The garnet amphibolite in Gore Mountain formed during the Ottawan Orogeny via metamorphism. Past studies suggested that the growth of garnets was aided by magma intrusion and partial melting, but that hypothesis has since been disproven by experiments. The abnormal size of the garnets is attributed to high temperatures and fluid flow introduced by faults.

== Metamorphism ==
The protolith is a spinel-clouded plagioclase metamorphosed gabbro (metagabbro). Metamorphism took place during the Ottawan phase of the Grenville orogeny, when crustal thickening was occurring. The peak temperature of metamorphism was notably high, being over 900 °C. Peak pressure was also quite high, ranging from 9-10 kbar. The metamorphosis of the protolith into garnet amphibolite is marked by orogenic folding and plastic flow, as well as a hydration phase. Garnet growth, introduction of fluid, retrograde metamorphism, and ductile deformation all occurred simultaneously. The fluid flow was likely channelized, as evidence from the large variability in trace elements. Fluid flow induced ion mobility and plasticity, as well as enriching the whole rock chemistry with lithium and thorium and depleting cesium.

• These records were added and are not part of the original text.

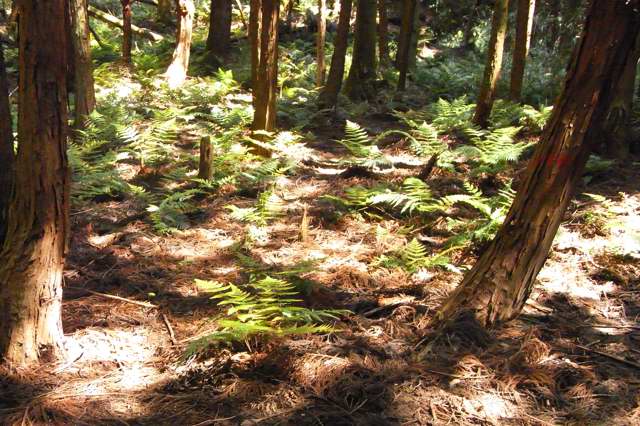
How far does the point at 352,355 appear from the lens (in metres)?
3.27

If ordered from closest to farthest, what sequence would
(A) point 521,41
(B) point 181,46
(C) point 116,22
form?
(A) point 521,41
(B) point 181,46
(C) point 116,22

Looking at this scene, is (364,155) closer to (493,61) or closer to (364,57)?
(493,61)

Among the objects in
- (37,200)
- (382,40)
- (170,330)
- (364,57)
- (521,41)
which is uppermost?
(382,40)

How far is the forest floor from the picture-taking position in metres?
2.84

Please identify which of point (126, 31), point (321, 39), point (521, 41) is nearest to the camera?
point (521, 41)

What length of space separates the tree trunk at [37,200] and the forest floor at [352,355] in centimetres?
29

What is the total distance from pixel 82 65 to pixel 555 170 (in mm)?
8494

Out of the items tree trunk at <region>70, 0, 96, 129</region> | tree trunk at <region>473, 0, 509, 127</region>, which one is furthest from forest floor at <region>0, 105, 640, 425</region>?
tree trunk at <region>70, 0, 96, 129</region>

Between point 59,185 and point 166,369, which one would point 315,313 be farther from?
point 59,185

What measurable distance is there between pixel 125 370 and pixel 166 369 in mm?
258

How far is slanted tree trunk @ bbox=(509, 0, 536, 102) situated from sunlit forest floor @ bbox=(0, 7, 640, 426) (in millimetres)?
3126

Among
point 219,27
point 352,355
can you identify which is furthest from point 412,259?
point 219,27

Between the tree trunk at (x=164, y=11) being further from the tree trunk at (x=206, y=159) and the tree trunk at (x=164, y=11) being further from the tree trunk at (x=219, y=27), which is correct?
the tree trunk at (x=206, y=159)

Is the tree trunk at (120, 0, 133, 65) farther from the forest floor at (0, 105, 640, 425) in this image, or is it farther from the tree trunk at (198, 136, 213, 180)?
the forest floor at (0, 105, 640, 425)
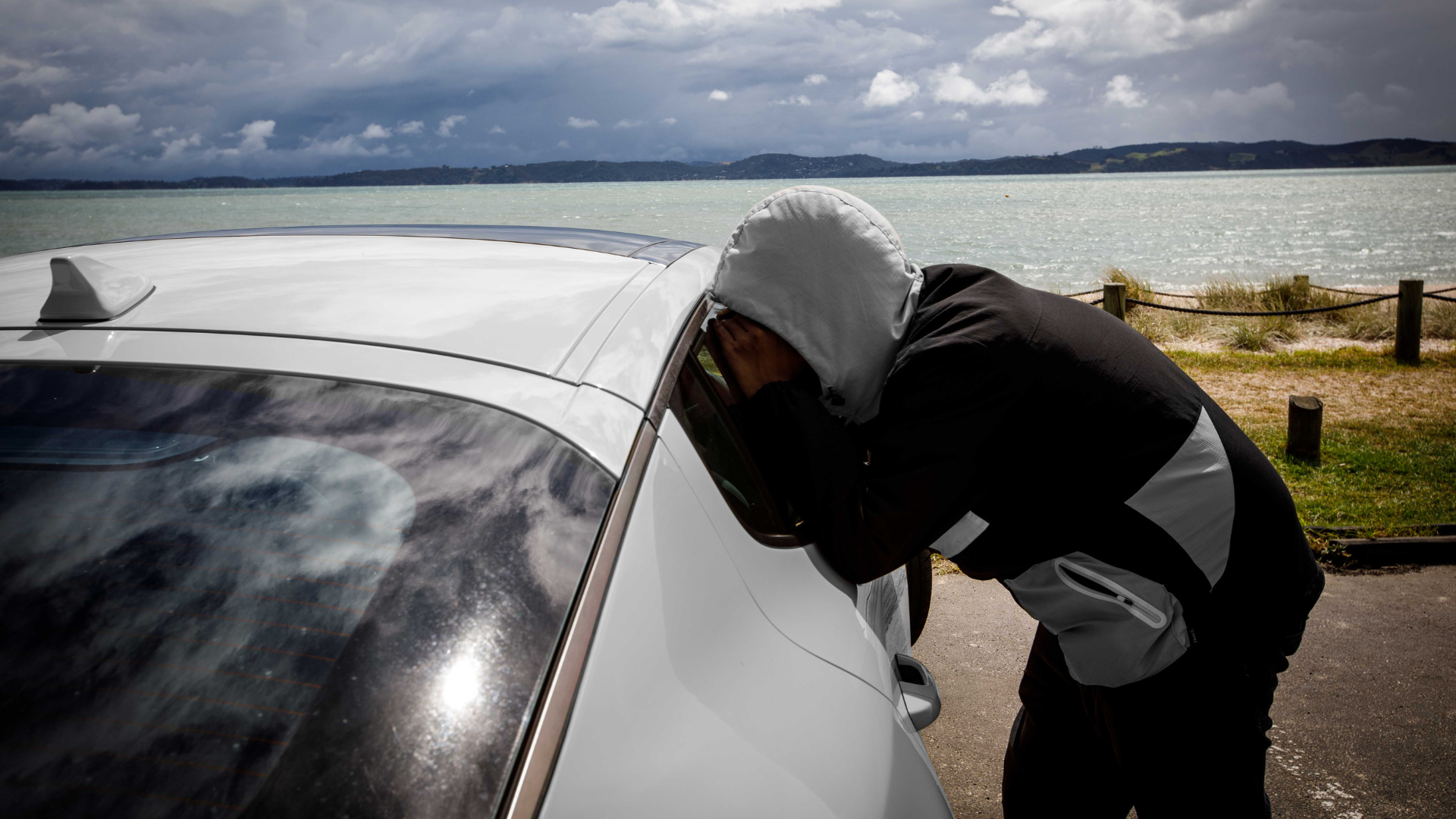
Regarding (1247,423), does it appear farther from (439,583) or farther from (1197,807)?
(439,583)

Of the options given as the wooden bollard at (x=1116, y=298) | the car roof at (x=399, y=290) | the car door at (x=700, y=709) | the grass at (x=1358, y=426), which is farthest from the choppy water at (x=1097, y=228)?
the car door at (x=700, y=709)

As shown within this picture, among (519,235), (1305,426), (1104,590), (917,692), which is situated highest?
(519,235)

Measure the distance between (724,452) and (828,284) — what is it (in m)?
0.39

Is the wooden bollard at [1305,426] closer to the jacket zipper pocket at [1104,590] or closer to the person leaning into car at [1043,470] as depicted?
the person leaning into car at [1043,470]

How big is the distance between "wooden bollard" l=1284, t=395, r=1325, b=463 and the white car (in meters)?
5.76

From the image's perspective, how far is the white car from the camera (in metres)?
0.81

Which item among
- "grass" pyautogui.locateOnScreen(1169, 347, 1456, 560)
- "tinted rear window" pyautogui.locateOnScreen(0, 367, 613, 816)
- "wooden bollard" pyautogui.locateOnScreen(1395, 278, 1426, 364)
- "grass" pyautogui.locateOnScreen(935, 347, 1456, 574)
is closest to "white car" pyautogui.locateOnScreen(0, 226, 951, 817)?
"tinted rear window" pyautogui.locateOnScreen(0, 367, 613, 816)

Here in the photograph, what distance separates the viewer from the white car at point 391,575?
0.81m

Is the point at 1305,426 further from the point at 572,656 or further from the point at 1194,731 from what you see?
the point at 572,656

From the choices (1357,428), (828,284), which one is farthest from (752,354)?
(1357,428)

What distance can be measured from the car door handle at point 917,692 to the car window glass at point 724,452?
1.31ft

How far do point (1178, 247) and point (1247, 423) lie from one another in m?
39.7

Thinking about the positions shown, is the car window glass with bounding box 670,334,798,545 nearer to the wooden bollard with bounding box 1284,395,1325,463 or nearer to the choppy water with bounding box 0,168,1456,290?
the wooden bollard with bounding box 1284,395,1325,463

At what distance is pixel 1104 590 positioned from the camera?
1605 millimetres
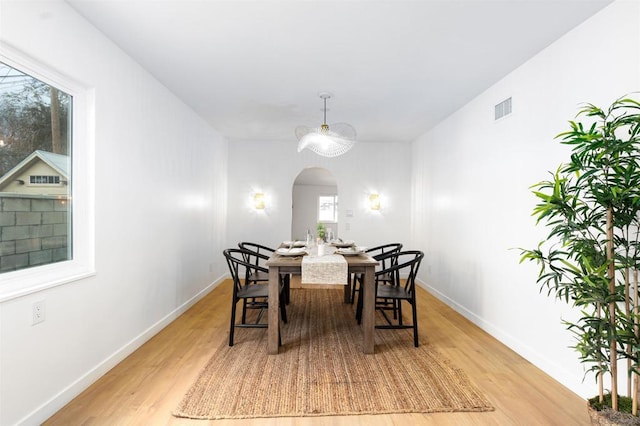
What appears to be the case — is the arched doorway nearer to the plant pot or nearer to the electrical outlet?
the electrical outlet

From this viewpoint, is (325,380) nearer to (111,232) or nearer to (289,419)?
(289,419)

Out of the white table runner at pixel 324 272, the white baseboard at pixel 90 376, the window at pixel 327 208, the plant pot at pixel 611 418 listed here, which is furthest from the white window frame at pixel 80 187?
the window at pixel 327 208

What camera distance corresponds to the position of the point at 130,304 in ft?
9.65

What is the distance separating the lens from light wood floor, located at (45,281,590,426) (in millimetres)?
2041

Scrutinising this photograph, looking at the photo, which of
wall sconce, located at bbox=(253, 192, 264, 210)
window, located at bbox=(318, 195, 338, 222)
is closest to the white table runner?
wall sconce, located at bbox=(253, 192, 264, 210)

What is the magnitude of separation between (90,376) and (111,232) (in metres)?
1.07

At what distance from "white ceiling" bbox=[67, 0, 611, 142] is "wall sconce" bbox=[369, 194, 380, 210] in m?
2.39

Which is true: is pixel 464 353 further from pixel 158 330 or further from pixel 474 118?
pixel 158 330

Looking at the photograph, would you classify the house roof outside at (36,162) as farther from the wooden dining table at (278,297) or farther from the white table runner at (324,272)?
the white table runner at (324,272)

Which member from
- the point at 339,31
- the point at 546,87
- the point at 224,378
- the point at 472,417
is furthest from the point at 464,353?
the point at 339,31

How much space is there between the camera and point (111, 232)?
8.79 ft

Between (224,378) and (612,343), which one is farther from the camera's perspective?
(224,378)

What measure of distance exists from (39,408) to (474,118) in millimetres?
4640

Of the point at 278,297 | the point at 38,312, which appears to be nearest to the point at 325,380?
the point at 278,297
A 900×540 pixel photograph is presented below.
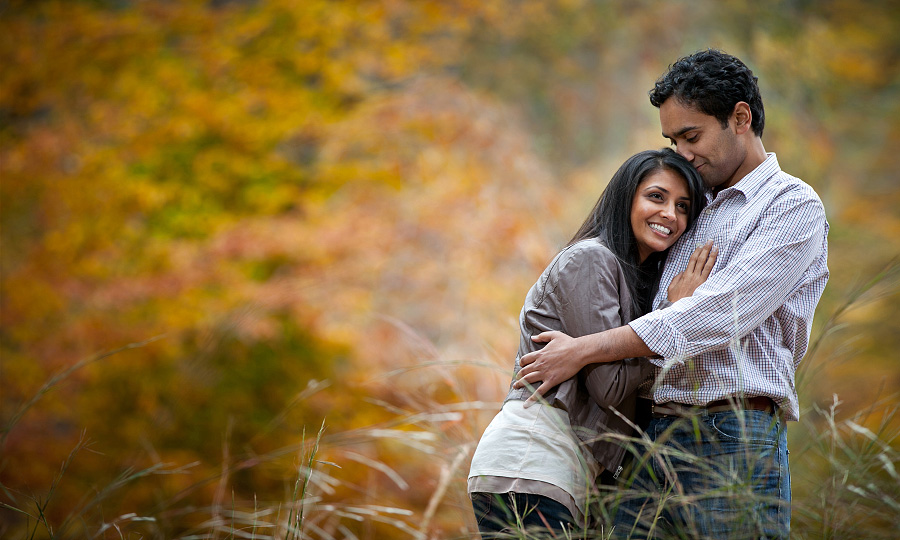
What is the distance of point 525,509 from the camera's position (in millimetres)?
1611

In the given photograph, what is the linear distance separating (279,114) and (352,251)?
102 cm

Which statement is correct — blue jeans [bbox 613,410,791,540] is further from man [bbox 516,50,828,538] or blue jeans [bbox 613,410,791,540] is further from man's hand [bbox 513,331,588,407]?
man's hand [bbox 513,331,588,407]

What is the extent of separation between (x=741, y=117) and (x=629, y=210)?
36 cm

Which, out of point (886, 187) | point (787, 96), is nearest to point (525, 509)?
point (787, 96)

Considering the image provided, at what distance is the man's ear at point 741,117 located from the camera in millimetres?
1858

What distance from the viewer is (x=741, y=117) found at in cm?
187

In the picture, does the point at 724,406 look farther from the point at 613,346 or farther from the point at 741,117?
the point at 741,117

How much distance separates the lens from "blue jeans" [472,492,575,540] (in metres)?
1.59

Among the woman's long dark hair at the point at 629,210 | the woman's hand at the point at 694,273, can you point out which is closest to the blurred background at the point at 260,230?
the woman's long dark hair at the point at 629,210

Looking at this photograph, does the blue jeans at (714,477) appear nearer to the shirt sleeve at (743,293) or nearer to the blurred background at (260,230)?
the shirt sleeve at (743,293)

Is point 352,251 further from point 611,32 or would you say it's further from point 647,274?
point 611,32

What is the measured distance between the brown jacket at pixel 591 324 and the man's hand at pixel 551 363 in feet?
0.13

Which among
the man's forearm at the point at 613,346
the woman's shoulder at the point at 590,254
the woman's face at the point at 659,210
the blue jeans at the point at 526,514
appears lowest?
the blue jeans at the point at 526,514

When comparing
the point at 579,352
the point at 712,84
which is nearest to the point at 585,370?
the point at 579,352
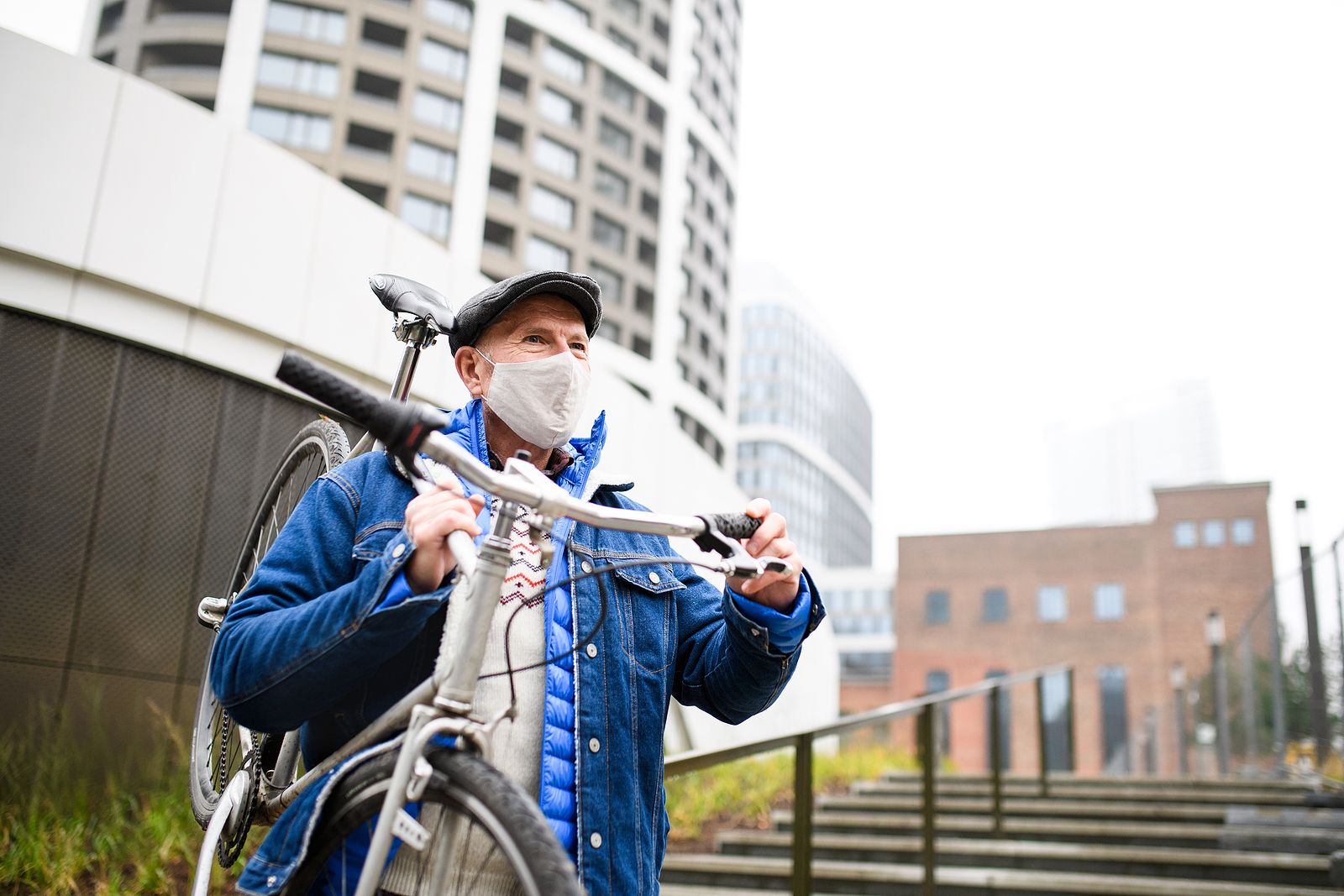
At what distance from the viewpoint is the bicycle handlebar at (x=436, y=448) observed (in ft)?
4.63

Aside from the introduction of fluids, metamorphic transformation was isochemical as evidenced by the homogeneity of the garnets. Having all chemical constituents continuously available and constant pressure and temperature conditions during formation is most likely what allowed isochemical transformation and homogeneity in the garnets. The garnets underwent two growth phases and one reabsorption phase. The first growth phase was homogenous, while the second phase was marked by the enrichment of yttrium and titanium in the garnets. In the reabsorption phase, garnets partitioned yttrium but were depleted in titanium. Two periods of cooling occurred, a fast one (91 °C/Ma) and a slow one (26 °C/Ma). Advection dominated cooling happened during topography driven lower crustal flow, while conduction dominated cooling happened one flow stopped.

== Petrological description ==
The rock formation that bears the large garnets in Gore Mountain is an amphibolite that has been enriched in yttrium and lithium.

=== Mineralogy ===
Minerals in the garnet amphibolite include:

- Hornblende
- Plagioclase
- Garnet
- Biotite
- Orthopyroxene

There are some minor cases of sulfides, and there are no olivines.

The garnets in Gore Mountain are abnormally large, with the largest being 1 m in diameter. They have a hardness of 8-9 on the Mohs scale and an average density of 3.95 gm/cm^{3}.

The composition of the garnets are as follows:

- 43% pyrope
- 40% almandine
- 14% grossular
- 2% andradite
- 1% spessartine

=== Trace element geochemistry ===
The garnet amphibolite is strongly enriched in lithium and depleted in copper, cesium, thorium, and uranium.

Trends in the garnet amphibolite include:

- Hornblende and biotite growing bigger with the garnets
- Manganese concentrations increasing towards the outer rim of garnets due to reabsorption
- Enrichment of yttrium and titanium during garnet growth
- Depletion of titanium and enrichment of yttrium during garnet reabsorption
- Overall enrichment of lithium in the whole rock and overall depletion of copper, cesium, thorium, and uranium
- Green-spinel included plagioclase becoming white plagioclase with no inclusions.

== Structures ==
The garnets bear the inclusions in this rock unit, which range from minerals such as acicular rutile, pyrite, plagioclase, pyroxene, hornblende, ilmenite, apatite, and biotite. The most common of these is the acicular rutile. Also shown in the garnets is well-developed tectonic parting.

Viewing the garnet amphibolite as a whole, there is a fault to the south that runs parallel to the contact with a meta-syenite formation. Lineation in the garnet amphibolite is formed by the parallel alignment of hornblende, elongate mafic and felsic minerals, plagioclase pressure shadows, and few instances of elongate garnet.